▸ **EXERCISE**
Reproduce every one of the following items verbatim, from the first through the last.
begin
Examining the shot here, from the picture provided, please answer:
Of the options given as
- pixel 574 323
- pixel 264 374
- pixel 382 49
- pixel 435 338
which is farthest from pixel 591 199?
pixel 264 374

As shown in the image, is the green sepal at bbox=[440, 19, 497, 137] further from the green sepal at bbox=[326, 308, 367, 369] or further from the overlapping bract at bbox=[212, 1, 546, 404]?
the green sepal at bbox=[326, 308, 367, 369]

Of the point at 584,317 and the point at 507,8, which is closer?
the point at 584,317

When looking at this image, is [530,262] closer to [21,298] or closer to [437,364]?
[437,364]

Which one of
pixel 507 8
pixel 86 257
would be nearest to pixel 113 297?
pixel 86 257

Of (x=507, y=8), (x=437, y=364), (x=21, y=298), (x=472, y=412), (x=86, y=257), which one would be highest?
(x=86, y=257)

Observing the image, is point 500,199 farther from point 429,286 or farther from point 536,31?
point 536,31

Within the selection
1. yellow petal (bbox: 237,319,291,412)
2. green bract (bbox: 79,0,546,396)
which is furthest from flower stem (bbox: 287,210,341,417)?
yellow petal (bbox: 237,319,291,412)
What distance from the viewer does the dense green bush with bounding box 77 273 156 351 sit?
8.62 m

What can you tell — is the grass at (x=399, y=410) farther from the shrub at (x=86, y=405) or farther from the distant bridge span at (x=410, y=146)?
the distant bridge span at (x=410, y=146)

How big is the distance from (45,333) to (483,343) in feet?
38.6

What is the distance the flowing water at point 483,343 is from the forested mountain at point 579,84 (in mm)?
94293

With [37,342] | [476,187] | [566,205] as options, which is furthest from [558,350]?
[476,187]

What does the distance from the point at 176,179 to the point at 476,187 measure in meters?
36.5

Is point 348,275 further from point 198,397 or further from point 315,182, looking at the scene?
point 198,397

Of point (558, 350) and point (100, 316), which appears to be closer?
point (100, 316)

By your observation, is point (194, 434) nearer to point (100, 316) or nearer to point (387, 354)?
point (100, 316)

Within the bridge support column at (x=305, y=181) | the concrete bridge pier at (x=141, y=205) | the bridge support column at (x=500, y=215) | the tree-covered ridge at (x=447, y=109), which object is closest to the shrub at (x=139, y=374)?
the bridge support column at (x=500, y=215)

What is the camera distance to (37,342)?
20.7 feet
end
▸ **TASK RESPONSE**
Examining the shot here, from the picture provided, please answer:
Of the options given as
- pixel 574 323
- pixel 264 374
- pixel 382 49
- pixel 435 338
which is farthest from pixel 591 199?
pixel 264 374

As shown in the image, is the green sepal at bbox=[440, 19, 497, 137] further from the green sepal at bbox=[326, 308, 367, 369] or further from the overlapping bract at bbox=[212, 1, 546, 404]?
the green sepal at bbox=[326, 308, 367, 369]

Of the point at 584,317 and the point at 507,8, which is closer?
the point at 584,317

When looking at this image, is [530,262] closer to [21,298] or closer to [437,364]?
[437,364]

Which one of
pixel 507 8
pixel 86 257
would be nearest to pixel 113 297?
pixel 86 257

Of (x=507, y=8), (x=437, y=364), (x=21, y=298), (x=472, y=412), (x=86, y=257), which one would be highest?
(x=86, y=257)

Observing the image, is point 500,199 farther from point 429,286 or farther from point 536,31?
point 536,31

Within the selection
1. yellow petal (bbox: 237,319,291,412)
2. green bract (bbox: 79,0,546,396)
which is furthest from flower stem (bbox: 287,210,341,417)?
yellow petal (bbox: 237,319,291,412)
What distance from the viewer does the dense green bush with bounding box 77 273 156 351 sit?
8.62 m

What can you tell — is the grass at (x=399, y=410) farther from the shrub at (x=86, y=405) or farther from the distant bridge span at (x=410, y=146)?
the distant bridge span at (x=410, y=146)

How big is the distance from (45,333) to (483,343) in feet?
38.6

What is the distance the flowing water at point 483,343 is from the forested mountain at point 579,84 (in mm)?
94293

With [37,342] | [476,187] | [566,205] as options, which is furthest from [558,350]?
[476,187]

What does the distance from the point at 176,179 to the point at 476,187 measure in meters?
36.5

Is point 348,275 further from point 198,397 or further from point 315,182, looking at the scene?
point 198,397

Of point (558, 350) and point (100, 316), which appears to be closer?
point (100, 316)

By your observation, is point (194, 434) nearer to point (100, 316) or nearer to point (387, 354)?
point (100, 316)

Within the bridge support column at (x=305, y=181) | the concrete bridge pier at (x=141, y=205) | the bridge support column at (x=500, y=215) | the tree-covered ridge at (x=447, y=109), which object is closest to the shrub at (x=139, y=374)?
the bridge support column at (x=500, y=215)

What is the camera distance to (37,342)?
20.7 feet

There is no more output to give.